Following the reorganization plan, Neil Young was no longer a minority shareholder in the Lionel company; however, Calabrese insisted that the company wanted Young to remain involved, claiming that Neil would have an "ongoing role in the company", but that this role would be "up to [Neil]". The pair had organized a meeting on March 28, 2008. Young remains an active consultant in the company's LEGACY and other high-end products as of 2012.
As of May 1, 2008, Lionel was fully out of bankruptcy.
While the company's website identifies it as Lionel, LLC, its press releases refer to it as Lionel Electric Trains, headquartered in New York, NY.
||This article possibly contains original research. (February 2012)|
Lionel trains are often sought by collectors, but the value of each piece can vary greatly. In general, older pieces tend to be more sought after due to age, rarity and nostalgia. The collector value of "modern era" Lionel trains has been limited by comparison to the trains produced by Lionel Corporation prior to 1969. As another generation grows nostalgic for this era, values may increase. As with any collectible, condition and rarity are important in assessing value. In addition, reissues and reproductions by Lionel and others have somewhat decreased the collector value and made it more difficult to authenticate vintage Lionel and American Flyer equipment. There are numerous collectors guides to help buyers make informed decisions on authenticity and value.

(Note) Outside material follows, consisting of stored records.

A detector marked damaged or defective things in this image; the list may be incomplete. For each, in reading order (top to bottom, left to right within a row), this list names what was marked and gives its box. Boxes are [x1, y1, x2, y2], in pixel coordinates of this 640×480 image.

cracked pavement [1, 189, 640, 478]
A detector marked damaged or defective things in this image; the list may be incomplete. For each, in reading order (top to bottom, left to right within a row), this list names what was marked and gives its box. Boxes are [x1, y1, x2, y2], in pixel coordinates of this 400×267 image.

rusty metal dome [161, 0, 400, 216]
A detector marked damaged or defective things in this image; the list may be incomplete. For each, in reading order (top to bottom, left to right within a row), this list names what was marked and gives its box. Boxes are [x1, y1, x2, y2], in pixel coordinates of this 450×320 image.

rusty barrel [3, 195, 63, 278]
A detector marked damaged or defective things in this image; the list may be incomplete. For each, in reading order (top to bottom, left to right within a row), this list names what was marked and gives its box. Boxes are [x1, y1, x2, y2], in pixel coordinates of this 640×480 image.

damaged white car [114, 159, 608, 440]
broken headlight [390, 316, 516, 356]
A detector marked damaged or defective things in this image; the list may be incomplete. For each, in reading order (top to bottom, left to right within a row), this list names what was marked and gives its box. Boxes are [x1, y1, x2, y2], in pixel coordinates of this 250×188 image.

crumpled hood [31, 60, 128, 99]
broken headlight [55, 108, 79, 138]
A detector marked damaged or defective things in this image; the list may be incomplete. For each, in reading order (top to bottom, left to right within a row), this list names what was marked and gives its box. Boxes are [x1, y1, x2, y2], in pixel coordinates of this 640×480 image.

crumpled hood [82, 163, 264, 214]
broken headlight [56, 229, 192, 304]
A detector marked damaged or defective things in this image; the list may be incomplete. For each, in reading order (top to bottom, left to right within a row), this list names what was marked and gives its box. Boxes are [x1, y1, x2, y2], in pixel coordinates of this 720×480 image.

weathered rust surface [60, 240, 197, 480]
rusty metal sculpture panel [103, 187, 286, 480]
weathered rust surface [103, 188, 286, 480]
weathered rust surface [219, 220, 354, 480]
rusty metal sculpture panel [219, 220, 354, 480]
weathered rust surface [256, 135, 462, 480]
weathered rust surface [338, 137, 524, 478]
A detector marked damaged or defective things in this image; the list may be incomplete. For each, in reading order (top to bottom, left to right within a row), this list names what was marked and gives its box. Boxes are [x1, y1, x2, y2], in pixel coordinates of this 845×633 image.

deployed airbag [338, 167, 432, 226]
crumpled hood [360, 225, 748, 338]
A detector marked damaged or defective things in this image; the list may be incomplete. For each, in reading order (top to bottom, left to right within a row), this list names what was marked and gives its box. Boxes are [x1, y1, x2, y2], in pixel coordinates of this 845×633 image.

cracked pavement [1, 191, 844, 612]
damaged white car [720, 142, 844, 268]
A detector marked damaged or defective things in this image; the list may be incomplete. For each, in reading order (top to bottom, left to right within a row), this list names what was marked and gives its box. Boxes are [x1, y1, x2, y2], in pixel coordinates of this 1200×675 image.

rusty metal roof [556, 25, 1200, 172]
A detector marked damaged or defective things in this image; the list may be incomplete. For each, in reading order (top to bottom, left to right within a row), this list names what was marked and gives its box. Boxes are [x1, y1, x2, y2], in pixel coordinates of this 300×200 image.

Currently, Lionel markets its products to several levels of skills and budget. As in the past, the higher-end, limited run products tend to retain the highest collectible value for the future. These products include the LEGACY equipped steam and diesel locomotives which are accurate and highly detailed scale models. Lionel introduced the Vision Line of locomotives and cars in 2009, with the goal of providing the most innovative and detailed O Gauge models available. Ready-to-run sets and cars are also offered at lower price points. These sets are in the tradition of, and many are reproductions of, the entry-level sets of the classic Lionel era. In March, 2012, Lionel released the first American Flyer exclusive catalog, featuring many all-new models with advanced electronic features and increased scale compatibility.
Lionel also produces lines for children, including battery powered G Scale trains and "Little Lines" sets for children as young as four.